**The task:** Could you restate the whole listing below word for word, minus the pictures?

**Records shown:**
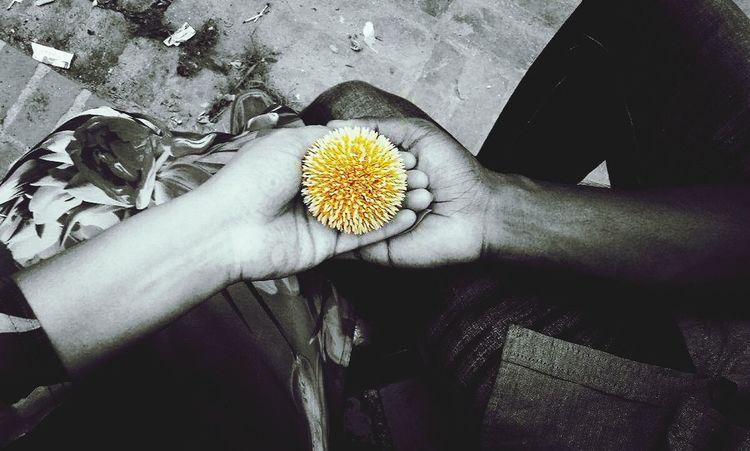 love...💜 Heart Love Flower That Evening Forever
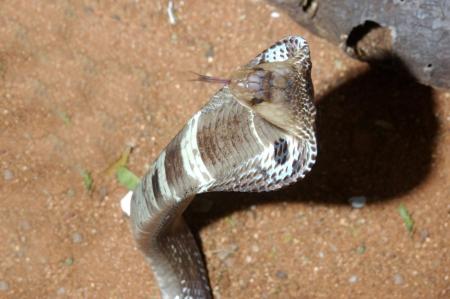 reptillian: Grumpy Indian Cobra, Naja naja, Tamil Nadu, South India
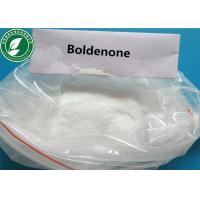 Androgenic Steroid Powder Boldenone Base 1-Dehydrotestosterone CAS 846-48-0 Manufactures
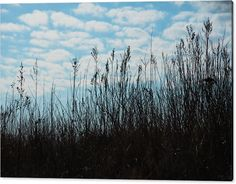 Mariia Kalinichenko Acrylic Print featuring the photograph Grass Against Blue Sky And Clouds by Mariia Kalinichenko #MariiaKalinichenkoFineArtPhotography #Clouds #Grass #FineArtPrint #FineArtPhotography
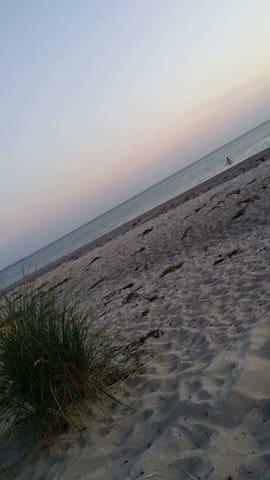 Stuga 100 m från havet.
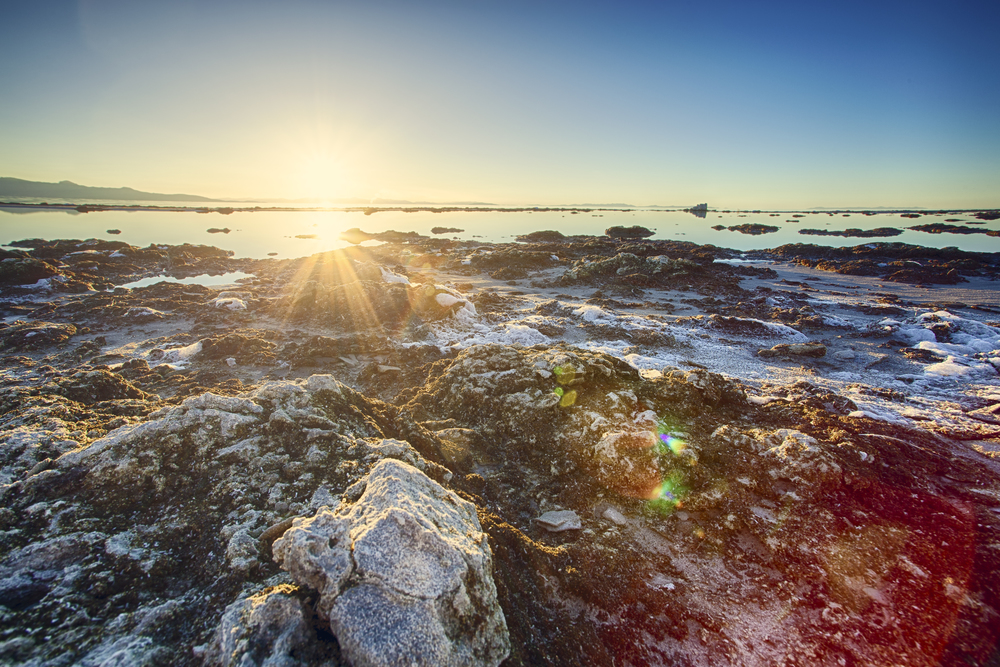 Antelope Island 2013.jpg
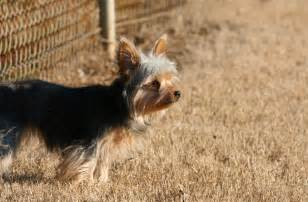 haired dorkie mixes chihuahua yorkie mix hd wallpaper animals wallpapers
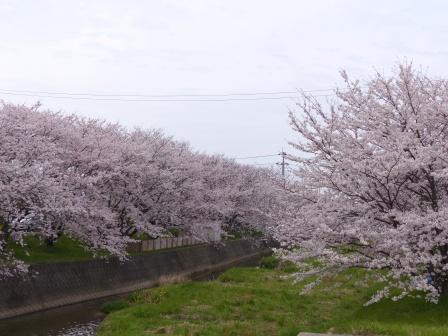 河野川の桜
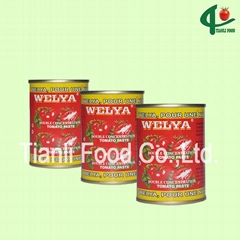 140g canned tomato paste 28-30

**Answer below:**
 love...💜 Heart Love Flower That Evening Forever
 reptillian: Grumpy Indian Cobra, Naja naja, Tamil Nadu, South India
 Androgenic Steroid Powder Boldenone Base 1-Dehydrotestosterone CAS 846-48-0 Manufactures
 Mariia Kalinichenko Acrylic Print featuring the photograph Grass Against Blue Sky And Clouds by Mariia Kalinichenko #MariiaKalinichenkoFineArtPhotography #Clouds #Grass #FineArtPrint #FineArtPhotography
 Stuga 100 m från havet.
 Antelope Island 2013.jpg
 haired dorkie mixes chihuahua yorkie mix hd wallpaper animals wallpapers
 河野川の桜
 140g canned tomato paste 28-30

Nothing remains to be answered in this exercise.